** What you will do **
Please quote every one of the records below word for word, keeping each line in its original order.

** Material for this exercise **
__________

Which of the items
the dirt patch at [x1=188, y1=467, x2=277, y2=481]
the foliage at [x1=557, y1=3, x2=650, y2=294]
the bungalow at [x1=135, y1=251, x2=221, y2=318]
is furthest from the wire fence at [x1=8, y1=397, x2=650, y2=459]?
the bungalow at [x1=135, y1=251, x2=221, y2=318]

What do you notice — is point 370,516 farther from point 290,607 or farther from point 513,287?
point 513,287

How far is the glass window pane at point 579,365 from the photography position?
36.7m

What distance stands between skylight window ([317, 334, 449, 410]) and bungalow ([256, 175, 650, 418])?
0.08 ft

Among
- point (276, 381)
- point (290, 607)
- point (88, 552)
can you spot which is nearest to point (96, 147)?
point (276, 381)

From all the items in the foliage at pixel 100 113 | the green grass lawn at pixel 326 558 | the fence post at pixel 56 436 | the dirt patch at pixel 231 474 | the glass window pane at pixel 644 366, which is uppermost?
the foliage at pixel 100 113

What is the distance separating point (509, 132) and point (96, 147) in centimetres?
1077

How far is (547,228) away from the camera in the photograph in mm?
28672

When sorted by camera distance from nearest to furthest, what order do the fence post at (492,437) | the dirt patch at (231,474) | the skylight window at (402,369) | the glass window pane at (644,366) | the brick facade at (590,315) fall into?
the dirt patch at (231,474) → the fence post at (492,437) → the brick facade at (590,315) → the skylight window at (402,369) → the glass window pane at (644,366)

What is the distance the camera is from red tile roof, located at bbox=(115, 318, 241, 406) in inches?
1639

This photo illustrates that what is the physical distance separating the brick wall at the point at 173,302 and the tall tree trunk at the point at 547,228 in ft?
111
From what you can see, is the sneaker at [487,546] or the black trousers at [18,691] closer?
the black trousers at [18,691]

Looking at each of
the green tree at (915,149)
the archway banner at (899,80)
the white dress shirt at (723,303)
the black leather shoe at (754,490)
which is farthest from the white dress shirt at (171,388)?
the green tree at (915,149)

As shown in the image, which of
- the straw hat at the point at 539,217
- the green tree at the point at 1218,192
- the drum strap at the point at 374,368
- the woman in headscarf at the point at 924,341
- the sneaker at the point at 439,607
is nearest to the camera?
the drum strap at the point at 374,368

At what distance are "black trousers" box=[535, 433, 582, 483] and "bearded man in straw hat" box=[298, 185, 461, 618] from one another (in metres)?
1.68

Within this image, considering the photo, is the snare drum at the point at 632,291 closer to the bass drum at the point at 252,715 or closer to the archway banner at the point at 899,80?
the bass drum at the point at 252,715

__________

** Reply **
Which of the items
the dirt patch at [x1=188, y1=467, x2=277, y2=481]
the foliage at [x1=557, y1=3, x2=650, y2=294]
the bungalow at [x1=135, y1=251, x2=221, y2=318]
is furthest from the wire fence at [x1=8, y1=397, x2=650, y2=459]?
the bungalow at [x1=135, y1=251, x2=221, y2=318]

What do you notice — is point 370,516 farther from point 290,607 or farther from point 513,287?
point 513,287

How far is the glass window pane at point 579,365 from the photography position?
36.7m

What distance stands between skylight window ([317, 334, 449, 410]) and bungalow ([256, 175, 650, 418])?
0.08 ft

Among
- point (276, 381)
- point (290, 607)
- point (88, 552)
can you spot which is nearest to point (96, 147)?
point (276, 381)

From all the items in the foliage at pixel 100 113 | the green grass lawn at pixel 326 558 | the fence post at pixel 56 436 | the dirt patch at pixel 231 474 | the glass window pane at pixel 644 366, which is uppermost?
the foliage at pixel 100 113

What is the distance separating point (509, 132) and point (96, 147) in centimetres?
1077

How far is (547,228) away from the camera in the photograph in mm?
28672

When sorted by camera distance from nearest to furthest, what order do the fence post at (492,437) | the dirt patch at (231,474) | the skylight window at (402,369) | the glass window pane at (644,366) | the brick facade at (590,315) fall into?
the dirt patch at (231,474) → the fence post at (492,437) → the brick facade at (590,315) → the skylight window at (402,369) → the glass window pane at (644,366)

What is the distance the camera is from red tile roof, located at bbox=(115, 318, 241, 406) in inches?
1639

This photo illustrates that what is the physical distance separating the brick wall at the point at 173,302 and the tall tree trunk at the point at 547,228 in ft?
111
From what you can see, is the sneaker at [487,546] or the black trousers at [18,691] closer?
the black trousers at [18,691]

Looking at each of
the green tree at (915,149)
the archway banner at (899,80)
the white dress shirt at (723,303)
the black leather shoe at (754,490)
which is farthest from the white dress shirt at (171,388)?
the green tree at (915,149)

As shown in the image, which of
- the straw hat at the point at 539,217
- the green tree at the point at 1218,192
- the drum strap at the point at 374,368
- the woman in headscarf at the point at 924,341
- the sneaker at the point at 439,607
is nearest to the camera?
the drum strap at the point at 374,368

At what distance are "black trousers" box=[535, 433, 582, 483] and "bearded man in straw hat" box=[298, 185, 461, 618] from one another (in metres)?
1.68

Within this image, considering the photo, is the snare drum at the point at 632,291 closer to the bass drum at the point at 252,715 or closer to the archway banner at the point at 899,80?
the bass drum at the point at 252,715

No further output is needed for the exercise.